● Exercise requirements
Gather every line of the rows below that contains the word "does".
[BEGIN]
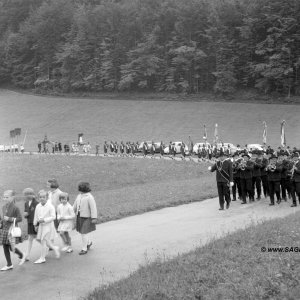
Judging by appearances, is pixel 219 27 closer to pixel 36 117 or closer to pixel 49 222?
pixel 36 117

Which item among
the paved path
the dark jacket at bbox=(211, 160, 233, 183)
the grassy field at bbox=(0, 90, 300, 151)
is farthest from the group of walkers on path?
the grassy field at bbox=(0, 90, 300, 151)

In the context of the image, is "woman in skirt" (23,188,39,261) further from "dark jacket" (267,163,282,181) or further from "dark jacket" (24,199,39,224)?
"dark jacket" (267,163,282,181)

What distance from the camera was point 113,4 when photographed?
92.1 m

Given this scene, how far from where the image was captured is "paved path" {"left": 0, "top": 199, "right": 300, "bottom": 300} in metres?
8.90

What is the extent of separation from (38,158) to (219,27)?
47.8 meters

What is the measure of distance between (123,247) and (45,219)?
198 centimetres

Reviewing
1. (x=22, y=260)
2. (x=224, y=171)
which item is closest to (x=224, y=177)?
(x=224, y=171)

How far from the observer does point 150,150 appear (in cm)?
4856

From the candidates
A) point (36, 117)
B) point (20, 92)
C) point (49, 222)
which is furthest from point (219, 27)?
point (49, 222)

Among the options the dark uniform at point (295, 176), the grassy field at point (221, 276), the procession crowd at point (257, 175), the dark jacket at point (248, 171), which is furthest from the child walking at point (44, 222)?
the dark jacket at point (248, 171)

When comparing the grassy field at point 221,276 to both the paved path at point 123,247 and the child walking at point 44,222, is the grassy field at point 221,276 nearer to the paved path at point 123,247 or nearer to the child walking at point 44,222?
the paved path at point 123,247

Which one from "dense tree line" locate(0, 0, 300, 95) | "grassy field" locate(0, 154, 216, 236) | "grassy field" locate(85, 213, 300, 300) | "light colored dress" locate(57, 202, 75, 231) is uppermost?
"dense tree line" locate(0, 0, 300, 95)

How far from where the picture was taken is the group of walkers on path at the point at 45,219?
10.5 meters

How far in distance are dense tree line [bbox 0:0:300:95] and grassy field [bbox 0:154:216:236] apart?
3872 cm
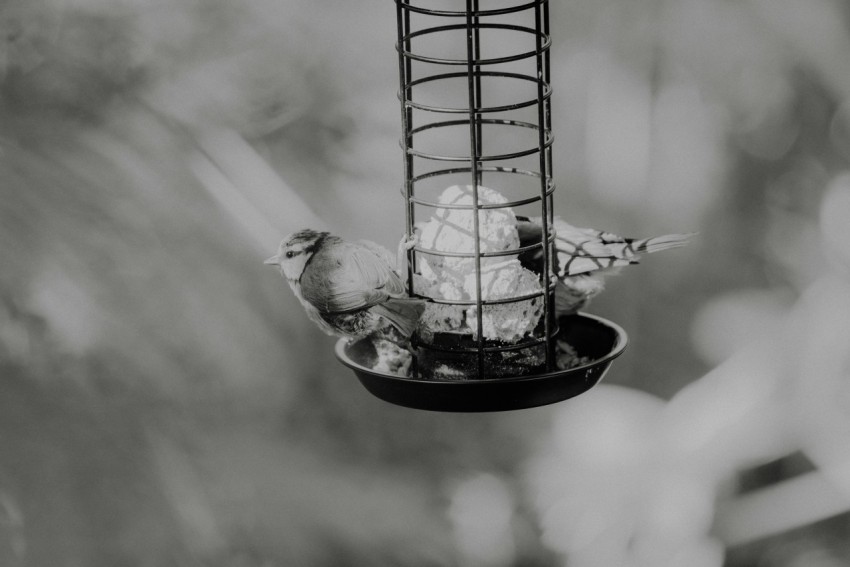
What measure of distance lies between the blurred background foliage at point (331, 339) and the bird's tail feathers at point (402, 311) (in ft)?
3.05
[END]
[BEGIN]
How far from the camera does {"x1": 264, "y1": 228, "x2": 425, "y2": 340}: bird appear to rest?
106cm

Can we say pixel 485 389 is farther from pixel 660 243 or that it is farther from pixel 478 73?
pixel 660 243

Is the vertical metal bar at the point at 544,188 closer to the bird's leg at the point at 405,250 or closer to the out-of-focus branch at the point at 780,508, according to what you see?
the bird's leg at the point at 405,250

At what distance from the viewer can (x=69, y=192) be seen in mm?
[END]
● Task response
How far from the observer does point 150,150 appear (in cm)?
How far from the camera does {"x1": 264, "y1": 228, "x2": 425, "y2": 340}: bird appear to rest?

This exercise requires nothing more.